Prometheus Scrape Config

# prometheus.yml
scrape_configs:
  - job_name: 'llmtrace'
    scrape_interval: 15s
    static_configs:
      - targets: ['localhost:8080']
    metrics_path: /metrics

Grafana Dashboard Setup

Common Panels

Request Rate:

rate(llmtrace_requests_total[5m])

P95 Latency:

histogram_quantile(0.95, rate(llmtrace_request_duration_seconds_bucket[5m]))

Error Rate:

rate(llmtrace_requests_total{status=~"5.."}[5m]) / rate(llmtrace_requests_total[5m])

Security Findings Rate:

rate(llmtrace_security_findings_total[5m])

Circuit Breaker State:

llmtrace_circuit_breaker_state{state="open"}

Boundary Defence -- Messages Wrapped / hour:

sum(rate(llmtrace_boundary_defense_applied_total[5m])) by (provider, mode)

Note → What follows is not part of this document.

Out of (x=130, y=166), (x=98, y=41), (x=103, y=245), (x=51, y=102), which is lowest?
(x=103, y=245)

Boundary Defence -- Error Rate:

rate(llmtrace_boundary_defense_errors_total[5m])

Alerting Thresholds

Suggested Grafana alert rules:

Alert Condition Severity
High error rate Error rate > 5% for 5 minutes Critical
High latency P95 > 5s for 5 minutes Warning
Circuit breaker open llmtrace_circuit_breaker_state{state="open"} == 1 for > 30s Critical
Security spike Finding rate > 10/min for 5 minutes Warning
Boundary defence errors rate(llmtrace_boundary_defense_errors_total[5m]) > 0 for 5 minutes Warning

Logging

Log Levels

Set via environment variable or config:

RUST_LOG=info ./target/release/llmtrace-proxy --config config.yaml
logging:
  level: "info"    # error | warn | info | debug | trace
  format: "text"   # text | json

error: only critical failures

warn: degraded operations (circuit breaker trips, timeouts)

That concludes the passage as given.